Increasing concentration of high-skilled jobs in London means graduates elsewhere cannot fully capitalise on their education | Institute for Fiscal Studies

The current economic geography of the UK limits both social mobility and the effective use of talent across the country.

https://ifs.org.uk/news/increasing-concentration-high-skilled-jobs-london-means-graduates-elsewhere-cannot-fully

Wallacewhite · 03/12/2024 07:46

Sofa1000 · 02/12/2024 16:49

Thanks all. Most are talking about how they managed it many years ago though. I did too. Worked my way up the ladder on a Civil Service salary. I know things have changed and they can’t aspire to the 2 bed terrace I bought with my ex as our first purchase at 25/28 but I could have bought a 1 bed flat in my own at that time.
One of them (the eldest) works in a place that has an office in Manchester so she’s thinking of trying to transfer but doesn’t want to leave family and friends.

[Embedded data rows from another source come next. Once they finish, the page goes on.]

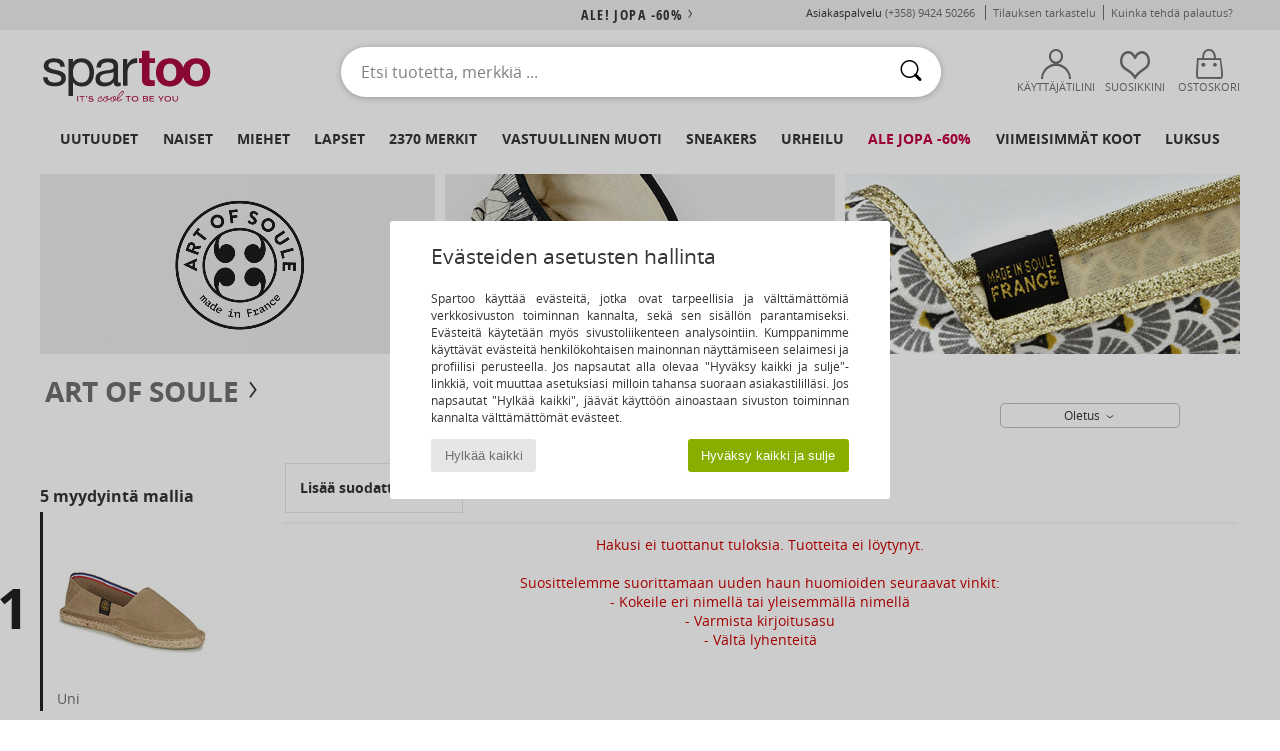

--- FILE ---
content_type: image/svg+xml
request_url: https://imgext.spartoo.fi/images/electron-color.svg
body_size: 3116
content:
<svg id="Calque_1" data-name="Calque 1" xmlns="http://www.w3.org/2000/svg" viewBox="0 0 64.62 30.12"><defs><style>.cls-1{fill:#1334cb;}</style></defs><path class="cls-1" d="M24.53.37,16.08,20.55H10.56L6.39,4.44A2.22,2.22,0,0,0,5.15,2.67,21.72,21.72,0,0,0,0,1L.12.37H9a2.44,2.44,0,0,1,2.41,2.06l2.2,11.68L19,.37ZM46.16,14c0-5.33-7.36-5.62-7.32-8,0-.72.71-1.49,2.21-1.69a10,10,0,0,1,5.16.91L47.12.89A13.9,13.9,0,0,0,42.24,0c-5.16,0-8.79,2.74-8.82,6.67,0,2.9,2.59,4.53,4.56,5.49s2.73,1.63,2.72,2.51c0,1.35-1.63,2-3.12,2a11,11,0,0,1-5.36-1.27l-.95,4.42a15.78,15.78,0,0,0,5.81,1.07c5.48,0,9.06-2.7,9.08-6.9m13.63,6.59h4.83L60.4.37H56a2.37,2.37,0,0,0-2.22,1.48L45.89,20.56h5.49l1.08-3h6.7ZM54,13.4l2.75-7.58,1.57,7.58ZM32,.37,27.67,20.55H22.46L26.77.37Z"/><path class="cls-1" d="M35.16,30V24.57h3.41v.59H35.85v1.75H38v.57H35.85v2h2.71V30h-3.4Z"/><path class="cls-1" d="M40.3,24.36V30h-.64V24.36Z"/><path class="cls-1" d="M43.34,29.61a2.75,2.75,0,0,0,.89-.13,2,2,0,0,0,.61-.36h0l0,.58a1.81,1.81,0,0,1-.56.29,2.91,2.91,0,0,1-1,.13,2,2,0,0,1-1.07-.27,1.88,1.88,0,0,1-.72-.76,2.32,2.32,0,0,1-.26-1.1,2.28,2.28,0,0,1,.26-1.09,1.9,1.9,0,0,1,.7-.76,1.84,1.84,0,0,1,1-.27,2.09,2.09,0,0,1,1,.22,1.46,1.46,0,0,1,.59.64,2.28,2.28,0,0,1,.18.94,1,1,0,0,1,0,.17A.9.9,0,0,1,45,28H41.91v0a1.67,1.67,0,0,0,.41,1.14A1.27,1.27,0,0,0,43.34,29.61Zm-.16-3.25a1.18,1.18,0,0,0-.87.33,1.54,1.54,0,0,0-.4.92h2.44v-.08a1.68,1.68,0,0,0-.1-.62.85.85,0,0,0-.36-.41A1.54,1.54,0,0,0,43.18,26.36Z"/><path class="cls-1" d="M45.65,28a2.28,2.28,0,0,1,.25-1.09,1.93,1.93,0,0,1,.71-.76,2.06,2.06,0,0,1,1.08-.27,2.31,2.31,0,0,1,.86.12,1.65,1.65,0,0,1,.47.25l.07.68h0a1.89,1.89,0,0,0-.59-.39,1.74,1.74,0,0,0-.75-.13,1.5,1.5,0,0,0-.74.18,1.33,1.33,0,0,0-.5.55,1.91,1.91,0,0,0-.18.86,1.62,1.62,0,0,0,.41,1.18,1.42,1.42,0,0,0,1,.41,2.49,2.49,0,0,0,.59-.06,1.13,1.13,0,0,0,.42-.17,3.9,3.9,0,0,0,.36-.25h0l-.06.57a1.74,1.74,0,0,1-.52.3,2.44,2.44,0,0,1-.87.14,2.06,2.06,0,0,1-1.08-.27,1.93,1.93,0,0,1-.71-.76A2.25,2.25,0,0,1,45.65,28Z"/><path class="cls-1" d="M50.93,28.93a.7.7,0,0,0,.16.52.76.76,0,0,0,.44.13,1.73,1.73,0,0,0,.42,0,.89.89,0,0,0,.29-.1h0l0,.54a1.35,1.35,0,0,1-.32.1,2.28,2.28,0,0,1-.44.05,1.25,1.25,0,0,1-.85-.26,1,1,0,0,1-.31-.83V26.5h-.75l.09-.42.66-.1v-.87l.64-.09V26h1.24l-.08.53H50.93Z"/><path class="cls-1" d="M54.64,26.53a.92.92,0,0,0-.74.3,1.31,1.31,0,0,0-.27.9V30H53V26h.62v.85h0a1.23,1.23,0,0,1,.47-.74,1.27,1.27,0,0,1,.71-.2H55l.15,0-.08.7h0a1.08,1.08,0,0,0-.17,0A.82.82,0,0,0,54.64,26.53Z"/><path class="cls-1" d="M57.58,25.87a2,2,0,0,1,1,.27,2,2,0,0,1,.72.76,2.44,2.44,0,0,1,0,2.19,1.82,1.82,0,0,1-.72.76,2.16,2.16,0,0,1-2.09,0,1.88,1.88,0,0,1-.72-.76,2.32,2.32,0,0,1-.26-1.1,2.28,2.28,0,0,1,.26-1.09,1.88,1.88,0,0,1,.72-.76A2.05,2.05,0,0,1,57.58,25.87Zm0,3.72a1.22,1.22,0,0,0,1-.42A1.89,1.89,0,0,0,58.93,28a1.85,1.85,0,0,0-.34-1.17,1.24,1.24,0,0,0-1-.42,1.26,1.26,0,0,0-1,.42A1.87,1.87,0,0,0,56.21,28a1.89,1.89,0,0,0,.34,1.17A1.26,1.26,0,0,0,57.58,29.59Z"/><path class="cls-1" d="M62.63,25.87a1.42,1.42,0,0,1,1,.34A1.34,1.34,0,0,1,64,27.27V30h-.63V27.45a1.2,1.2,0,0,0-.22-.77,1,1,0,0,0-.79-.26,1.41,1.41,0,0,0-.62.14.94.94,0,0,0-.43.38,1.08,1.08,0,0,0-.16.6V30h-.65V26h.62v.86h0a1.34,1.34,0,0,1,.35-.56,1.75,1.75,0,0,1,.52-.31A1.88,1.88,0,0,1,62.63,25.87Z"/></svg>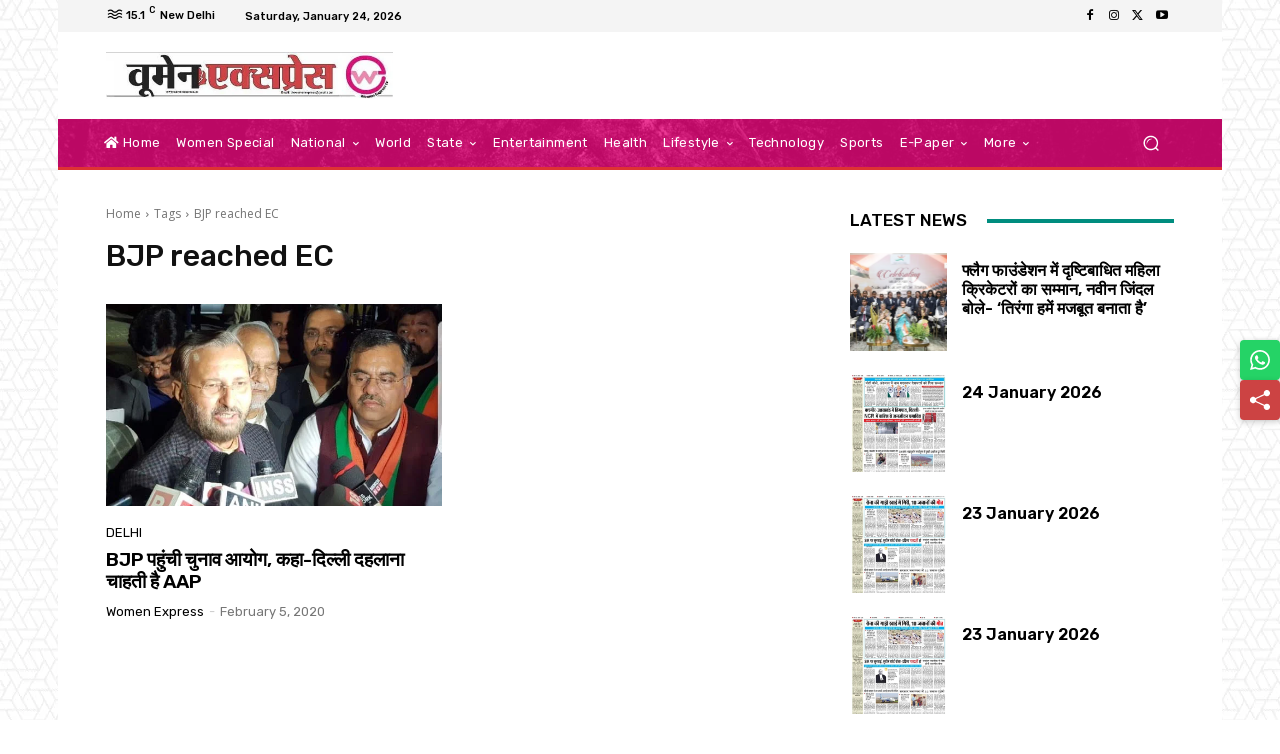

--- FILE ---
content_type: text/html; charset=utf-8
request_url: https://www.google.com/recaptcha/api2/aframe
body_size: 268
content:
<!DOCTYPE HTML><html><head><meta http-equiv="content-type" content="text/html; charset=UTF-8"></head><body><script nonce="tCw9K0HI1ERl5NkiLZqqBg">/** Anti-fraud and anti-abuse applications only. See google.com/recaptcha */ try{var clients={'sodar':'https://pagead2.googlesyndication.com/pagead/sodar?'};window.addEventListener("message",function(a){try{if(a.source===window.parent){var b=JSON.parse(a.data);var c=clients[b['id']];if(c){var d=document.createElement('img');d.src=c+b['params']+'&rc='+(localStorage.getItem("rc::a")?sessionStorage.getItem("rc::b"):"");window.document.body.appendChild(d);sessionStorage.setItem("rc::e",parseInt(sessionStorage.getItem("rc::e")||0)+1);localStorage.setItem("rc::h",'1769262749851');}}}catch(b){}});window.parent.postMessage("_grecaptcha_ready", "*");}catch(b){}</script></body></html>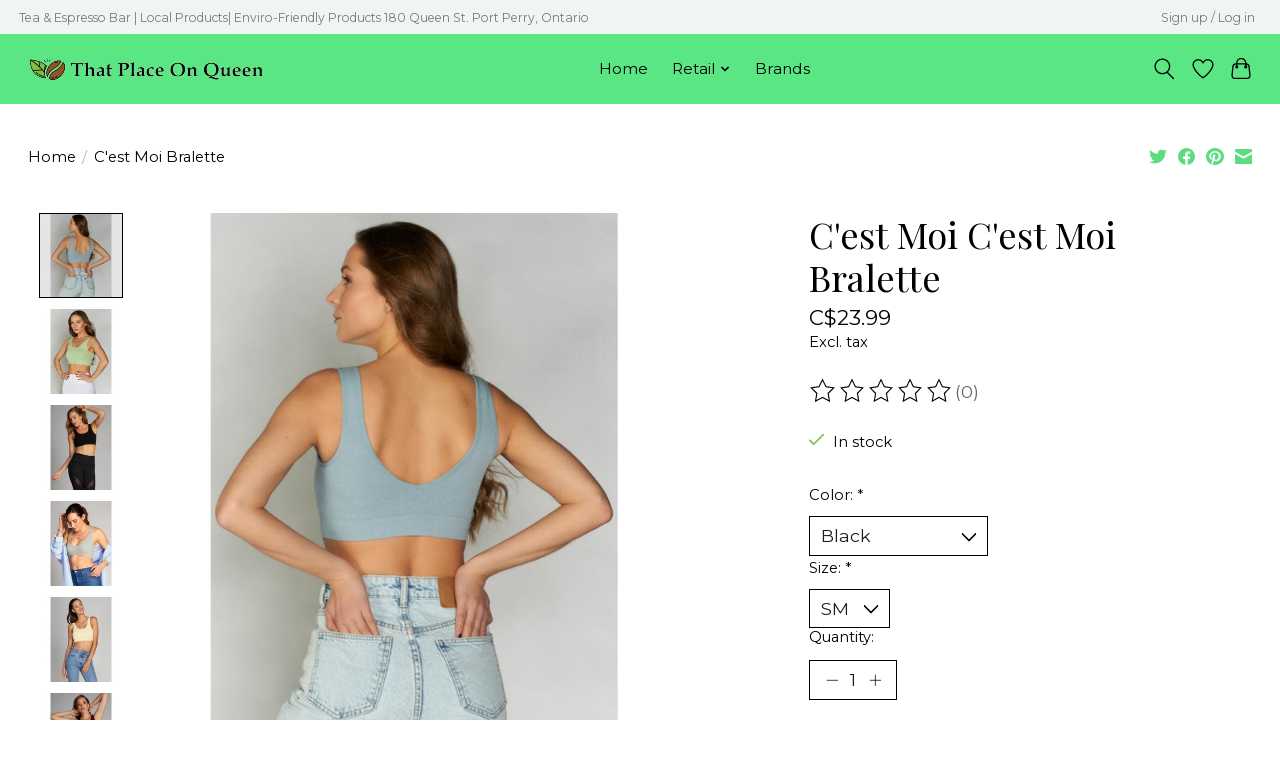

--- FILE ---
content_type: text/javascript;charset=utf-8
request_url: https://www.thatplaceonqueen.ca/services/stats/pageview.js?product=40722974&hash=498b
body_size: -412
content:
// SEOshop 25-01-2026 13:09:08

All the young graduates where I work, start out housesharing. The ones that couple up tend to be the first to rent their 'own' place, the others do it when their salary eventually allows. One or two have had to make tough choices about whether to stay in the South East, a couple have help from Mum and Dad but most of them find their way somehow.

I bought my first property, in the South East, just a few years ago. No help from parents, had lived fully independently since the age of 18. Yes it took me 15+ years of renting, climbing the career ladder and saving but that's life isn't it? I don't know what's not 'adult' about that? It's considerably more adult than living at home with Mum.

Leafstamp · 03/12/2024 07:51

Could the siblings team up and buy something together?

Appreciate there are downsides/risks to this. Anything is going to be a compromise at this stage.

Unless anyone is actively unhappy with the current arrangement I would let them stay at home and keep saving.